Saturday, November 5, 2011


Eric Drexler asks some interesting questions, and has points for discussion... here are my answers.



Quiz -
1. Because traditionally the user was (or knew, worked with, etc) the programmer, and was assumed to know what he was doing.

2. In the past, the odds of a rogue program were almost exactly zero, so using administrative time and effort to further segregate things would have been wasted.

3. The system calls supplied in Linux, Windows, etc... are not geared towards it, so it is not natural, nor easy to grant limited capabilities to a program.
  Virtualization, and the rise of VMware and it's competitors are a direct result of the lack of the capabilities model in contemporary operating systems. In such an environment, the program (a virtual machine) is given specific access to a set of resources at run time.

4. Capability BAsed SECurity, (Cabsec for short) is the model of choice. I've tagged some entries at delicio.us with cabsec, you can review them here:
http://www.delicious.com/ka9dgx/cabsec

I'm interested in helping out if you're gearing up for a project.

Thought and discussion -
1. It does it this way because historically the user and programmer were the same person, or at least in the same organization. It made sense to give each group a sandbox, and permissions to read a common set of tools. All of this was determined by system administrators.

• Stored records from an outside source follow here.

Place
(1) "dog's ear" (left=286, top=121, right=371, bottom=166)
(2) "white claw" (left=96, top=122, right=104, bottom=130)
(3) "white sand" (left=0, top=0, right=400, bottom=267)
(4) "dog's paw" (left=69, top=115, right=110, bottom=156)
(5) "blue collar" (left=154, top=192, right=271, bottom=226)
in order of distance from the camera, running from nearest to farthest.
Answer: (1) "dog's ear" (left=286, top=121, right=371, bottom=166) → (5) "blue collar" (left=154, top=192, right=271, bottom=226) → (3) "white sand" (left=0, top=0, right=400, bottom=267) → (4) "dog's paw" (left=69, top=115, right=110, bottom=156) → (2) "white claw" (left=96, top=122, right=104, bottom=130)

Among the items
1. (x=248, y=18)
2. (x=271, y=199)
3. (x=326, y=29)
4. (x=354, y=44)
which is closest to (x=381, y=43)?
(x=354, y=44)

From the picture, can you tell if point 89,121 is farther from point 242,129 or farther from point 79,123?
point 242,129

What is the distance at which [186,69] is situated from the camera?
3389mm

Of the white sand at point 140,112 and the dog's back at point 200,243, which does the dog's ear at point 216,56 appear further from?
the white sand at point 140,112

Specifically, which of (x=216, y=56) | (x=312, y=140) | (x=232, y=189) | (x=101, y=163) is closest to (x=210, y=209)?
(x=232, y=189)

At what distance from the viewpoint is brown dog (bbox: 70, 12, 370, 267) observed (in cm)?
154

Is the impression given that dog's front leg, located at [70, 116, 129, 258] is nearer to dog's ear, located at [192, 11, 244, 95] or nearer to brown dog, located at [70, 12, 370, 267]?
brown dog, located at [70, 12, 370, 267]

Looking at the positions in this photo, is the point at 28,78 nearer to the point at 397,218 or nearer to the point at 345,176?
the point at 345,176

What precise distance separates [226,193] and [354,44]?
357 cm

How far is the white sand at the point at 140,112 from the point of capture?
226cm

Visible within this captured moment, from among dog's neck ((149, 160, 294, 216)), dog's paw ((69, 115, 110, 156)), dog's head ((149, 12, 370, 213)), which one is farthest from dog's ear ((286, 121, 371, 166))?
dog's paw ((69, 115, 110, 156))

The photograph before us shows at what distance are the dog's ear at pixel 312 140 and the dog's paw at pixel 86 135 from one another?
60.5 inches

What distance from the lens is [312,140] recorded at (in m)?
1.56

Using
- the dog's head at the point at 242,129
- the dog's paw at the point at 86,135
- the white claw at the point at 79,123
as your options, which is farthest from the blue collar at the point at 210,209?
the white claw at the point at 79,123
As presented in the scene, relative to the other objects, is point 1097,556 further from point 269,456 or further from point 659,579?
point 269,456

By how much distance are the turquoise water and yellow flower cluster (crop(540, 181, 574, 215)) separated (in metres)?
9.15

The groups then managed their own affairs within their sandbox.

Needless to say, that model is insane to use in an era of modern code.

2.  The cost is refactoring programs to accomodate a new security paradigm, where resources are supplied to a program, instead of just grabbed ad hoc.
The benefit is that the user would have explicit control over the resources given to a program, which can prevent a large class of security problems.
If widely adopted, it would make the internet more secure by decreasing the population of hosts which can be compromised and exploited.

3. There are no widely used capability based operating systems that I'm aware of at this time. There are features of things that are like capabilities, which should be promoted as such, to help popularize the model and move it into the realm of toolsets people consider using.